Author: Jennifer Couperthwaite – Waste Engineer at GCX ZeroWaste
The drivers of sustainable waste management include the combatting of financial, environmental, reputational and operational risks, however, significant opportunities exist for companies to unlock the financial and reputational benefits associated with sustainable waste treatment and processing methods.
Pressure on landfill space, particularly in South Africa, has resulted in the restriction of certain waste types on landfill with complete bans expected within the next few years. The norms and standards set out in the Government Gazette, No. 36784, 23 August 2013 have set timelines for the banning of certain substances, many of which will be enforced within the next 10 years.
In 2019 and 2021 liquid waste and batteries will be banned from landfill respectively. Reduction targets for organic waste disposal of 25% by 2018 and 50% by 2023 have been set, based on the baseline values from 2013. These targets include food and garden waste which are both produced in large quantities spanning several industries. In order to meet reduction targets, landfill sites will increase gate fees indefinitely as the availability of space becomes more limited.
Increased disposal fees and bans of certain waste types from landfill has resulted in an increase in the value of various waste streams. This has improved the businesses cases for treatment and handling of the waste. The economic potential of waste is such that entire businesses have been created around alternatives to landfill. An example of this is the treatment of fluorescent light bulbs.
Fluorescent light bulbs were banned from landfill in August 2016. The business opportunity created by the imminent ban was recognised by two certified fluorescent bulb recyclers, namely Reclite and E-Waste Africa. The companies are the only recyclers in South Africa. Together they have been able to process the large amounts of waste which diverted it from landfill.
In South Africa, concerns exist surrounding the lack of viable alternatives capable of processing the volumes of waste that would be produced through bans. This too is likely to drive up the cost of legally compliant waste disposal. For example, no alternative to landfill currently exists for alkaline batteries within South Africa. Businesses producing these waste types should be mindful of these risks.
For a vast number of businesses outside of the waste industry, the threats posed by the impending legislation are best managed through a strategy to understand the potential risks posed to them and use this knowledge to identify opportunities to alleviate the risks, increase resilience and realise competitive advantage.
In some cases, it is possible to decrease or cease the generation of certain waste types entirely through processes changes. In other cases, on site solutions may be required, however, through the correct management and operation, alternatives often represent more environmentally friendly solutions with opportunities for monetary savings or even income generation.

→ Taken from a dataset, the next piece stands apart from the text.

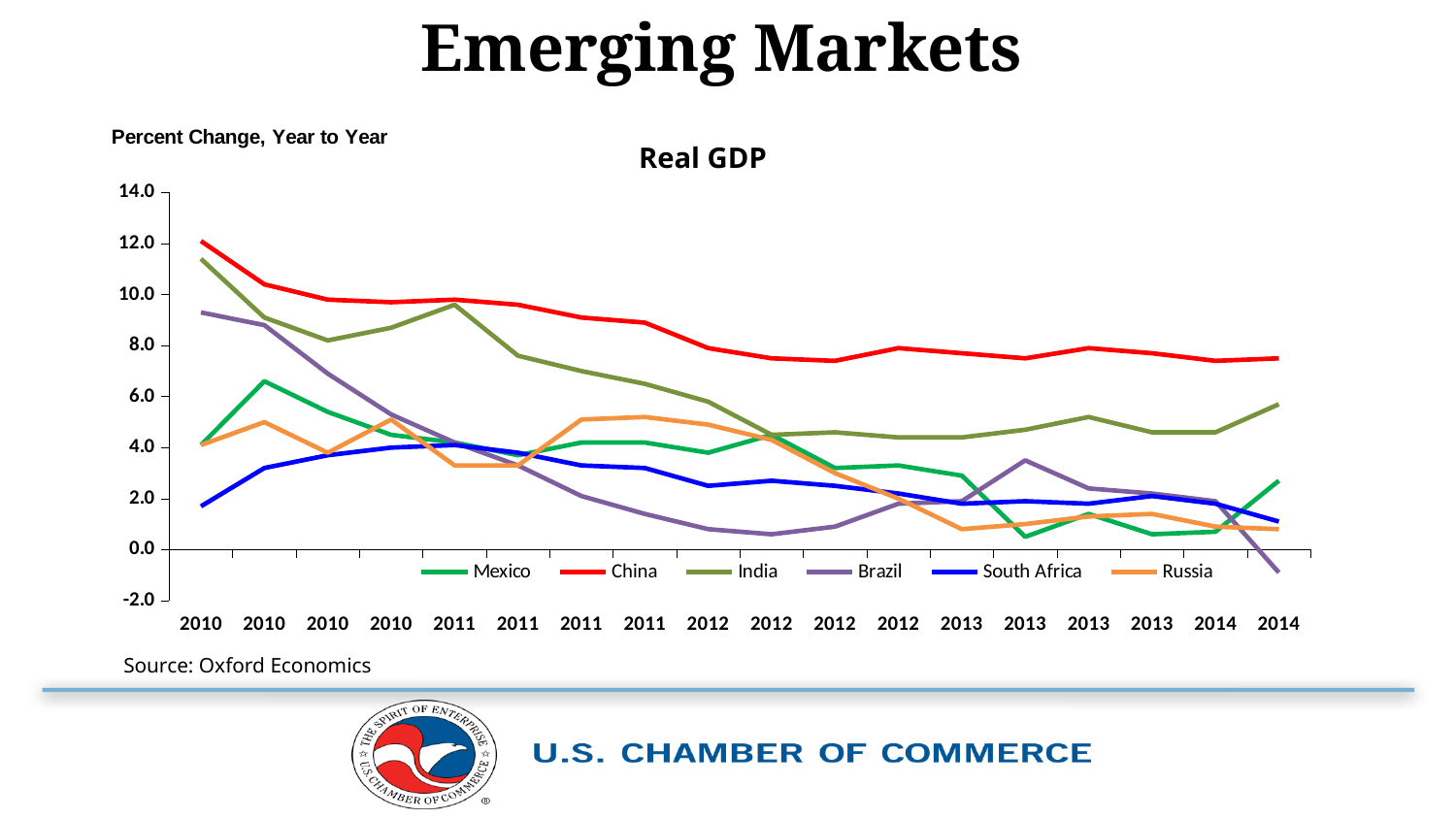
Which country has the highest value at the first 2010 point? China How many points are plotted along the x axis for each series? 18 Which country has the highest value at the last 2014 point? China Which country has the lowest value at the first 2010 point? South Africa What kind of chart is shown on the slide? Line chart Is the value for Brazil at the last 2014 point greater or less than 0.0? less How many series does the legend list? 6 What is the source cited below the chart? Oxford Economics Does the line for China generally rise or fall from 2010 to 2014? fall Is the value for China at the first 2010 point greater or less than 10.0? greater What is the title of the chart? Real GDP Is the value for Russia at the first 2013 point greater or less than 2.0? less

In the case of organic waste, several viable alternatives to landfill already exist such as composting, nutrient recycling and anaerobic digestion. Composting and anaerobic digestion can be done on almost all scales and produce useful by-products which can be used by the producers.
A business with truly sustainable waste management is one with the ability to incorporate the processing of the waste they generate into their own operations in such a way as to produce useful by-products which they themselves can use. This is not always possible, however, other solutions include the development of enterprises solely to manage and a handle a business’s specific waste needs and the production of by-products which can be sold to off-takers.
Businesses wanting to protect their long term operability from external factors should aspire for independence from reliance on landfill. Alternative sustainable waste solutions are possible for all types of businesses, producing all types of waste, bridging all industries. Understanding the waste data, the risks associated with waste handling and the opportunities for alternatives is the first step in the movement towards sustainable waste management.